Carry on the mailing-list thread about avoiding InputStream#skip, starting right after its final sentence.

======== PROVIDED PASSAGE ========

[compress][io] Avoid InputStream#skip?

classic Classic list List threaded Threaded
9 messages Options
Reply | Threaded
Open this post in threaded view
|

[compress][io] Avoid InputStream#skip?

Stefan Bodewig
Hi all

while looking into https://issues.apache.org/jira/browse/COMPRESS-449 I
realized that calling skip on any InputStream probably means you are up
to receiving an IOException because some stream in there decided to
implement skip via seek and now faces a stream that doesn't support
seek. And there is no way you can test for this.

It looks as if commons-io has decided to simple not use skip at all,
IOUtils.skip only uses read. commons-compress IOUtils.skip tries to be
smart with a combination of skip and read but is fooled when the stream
it reads from is System.in and the amount to skip is big enough.

OTOH not using skip but read on a stream that was happy to provide a
proper skip is a severe waste of time.

Any other ideas than playing save and wasting time?

Stefan

---------------------------------------------------------------------
To unsubscribe, e-mail: [hidden email]
For additional commands, e-mail: [hidden email]

Reply | Threaded
Open this post in threaded view
|

Re: [compress][io] Avoid InputStream#skip?

garydgregory
Hi All:

We should at the very least document all of this carefully.

My gut reaction is that an API called skip should call skip internally.
Doing anything else clever as you point out has performance implications
and might violate the principle of least surprise.

We could consider creating a Skipper interface that can be implemented by
with Skip and a SkipRead implementations. Then all of the code that used to
call skip would be parameterized. But this might be too framework-y for
[io], or [compress]

Gary

On Sun, Apr 22, 2018 at 9:52 AM, Stefan Bodewig <[hidden email]> wrote:

> Hi all
>
> while looking into https://issues.apache.org/jira/browse/COMPRESS-449 I
> realized that calling skip on any InputStream probably means you are up
> to receiving an IOException because some stream in there decided to
> implement skip via seek and now faces a stream that doesn't support
> seek. And there is no way you can test for this.
>
> It looks as if commons-io has decided to simple not use skip at all,
> IOUtils.skip only uses read. commons-compress IOUtils.skip tries to be
> smart with a combination of skip and read but is fooled when the stream
> it reads from is System.in and the amount to skip is big enough.
>
> OTOH not using skip but read on a stream that was happy to provide a
> proper skip is a severe waste of time.
>
> Any other ideas than playing save and wasting time?
>
> Stefan
>
> ---------------------------------------------------------------------
> To unsubscribe, e-mail: [hidden email]
> For additional commands, e-mail: [hidden email]
>
>
Reply | Threaded
Open this post in threaded view
|

Re: [compress][io] Avoid InputStream#skip?

Stefan Bodewig
On 2018-04-22, Gary Gregory wrote:

> We should at the very least document all of this carefully.

commons-io's IOUtils already quite clearly states it is using read and
not using skip at all.

> My gut reaction is that an API called skip should call skip internally.
> Doing anything else clever as you point out has performance implications
> and might violate the principle of least surprise.

Unfortunately I don't see any clean way to use skip at all.

======== RECORDED DATA ========

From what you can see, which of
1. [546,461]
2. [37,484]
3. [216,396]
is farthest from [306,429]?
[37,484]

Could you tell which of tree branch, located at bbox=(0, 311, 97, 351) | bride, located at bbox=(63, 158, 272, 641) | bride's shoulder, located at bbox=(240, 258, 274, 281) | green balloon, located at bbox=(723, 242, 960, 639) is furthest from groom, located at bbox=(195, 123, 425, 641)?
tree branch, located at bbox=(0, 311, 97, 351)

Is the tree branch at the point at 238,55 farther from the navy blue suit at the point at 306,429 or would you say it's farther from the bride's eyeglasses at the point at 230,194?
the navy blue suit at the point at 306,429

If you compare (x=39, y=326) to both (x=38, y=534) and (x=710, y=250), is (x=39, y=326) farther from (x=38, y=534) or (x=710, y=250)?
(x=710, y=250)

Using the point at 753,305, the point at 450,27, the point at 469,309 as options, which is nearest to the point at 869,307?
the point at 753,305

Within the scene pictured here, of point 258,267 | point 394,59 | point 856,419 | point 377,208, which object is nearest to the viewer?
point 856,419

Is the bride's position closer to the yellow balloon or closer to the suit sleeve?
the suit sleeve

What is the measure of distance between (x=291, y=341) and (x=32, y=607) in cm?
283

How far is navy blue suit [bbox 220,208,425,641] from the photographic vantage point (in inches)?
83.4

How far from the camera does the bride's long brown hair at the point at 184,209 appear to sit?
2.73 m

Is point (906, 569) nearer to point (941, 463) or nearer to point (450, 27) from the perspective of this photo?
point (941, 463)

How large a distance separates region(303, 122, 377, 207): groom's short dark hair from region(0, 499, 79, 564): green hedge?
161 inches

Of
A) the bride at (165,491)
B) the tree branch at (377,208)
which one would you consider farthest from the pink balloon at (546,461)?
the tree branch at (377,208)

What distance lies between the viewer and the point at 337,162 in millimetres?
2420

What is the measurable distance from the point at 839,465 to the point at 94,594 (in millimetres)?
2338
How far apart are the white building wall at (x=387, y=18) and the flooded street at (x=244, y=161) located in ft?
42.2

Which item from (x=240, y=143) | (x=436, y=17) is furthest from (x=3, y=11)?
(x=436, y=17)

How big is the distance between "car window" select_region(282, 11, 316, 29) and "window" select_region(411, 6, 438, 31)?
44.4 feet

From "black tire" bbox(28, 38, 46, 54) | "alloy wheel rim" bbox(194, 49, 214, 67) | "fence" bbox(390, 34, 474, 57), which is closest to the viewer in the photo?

========

→ OUTPUT BELOW
> We could consider creating a Skipper interface that can be implemented by
> with Skip and a SkipRead implementations. Then all of the code that used to
> call skip would be parameterized. But this might be too framework-y for
> [io], or [compress]

Just grep for IOUtils.skip through the compress code base, it is used
all over the place. :-)

Stefan

---------------------------------------------------------------------
To unsubscribe, e-mail: [hidden email]
For additional commands, e-mail: [hidden email]

Reply | Threaded
Open this post in threaded view
|

Re: [compress][io] Avoid InputStream#skip?

sebb-2-2
On 23 April 2018 at 19:45, Stefan Bodewig <[hidden email]> wrote:

> On 2018-04-22, Gary Gregory wrote:
>
>> We should at the very least document all of this carefully.
>
> commons-io's IOUtils already quite clearly states it is using read and
> not using skip at all.
>
>> My gut reaction is that an API called skip should call skip internally.
>> Doing anything else clever as you point out has performance implications
>> and might violate the principle of least surprise.
>
> Unfortunately I don't see any clean way to use skip at all.

If skip only fails when trying to read a new buffer, it might be
possible to get the file position before calling skip.
This assumes that the failure does not occur after reading any further.

>> We could consider creating a Skipper interface that can be implemented by
>> with Skip and a SkipRead implementations. Then all of the code that used to
>> call skip would be parameterized. But this might be too framework-y for
>> [io], or [compress]
>
> Just grep for IOUtils.skip through the compress code base, it is used
> all over the place. :-)
>
> Stefan
>
> ---------------------------------------------------------------------
> To unsubscribe, e-mail: [hidden email]
> For additional commands, e-mail: [hidden email]
>

---------------------------------------------------------------------
To unsubscribe, e-mail: [hidden email]
For additional commands, e-mail: [hidden email]

Reply | Threaded
Open this post in threaded view
|

Re: [compress][io] Avoid InputStream#skip?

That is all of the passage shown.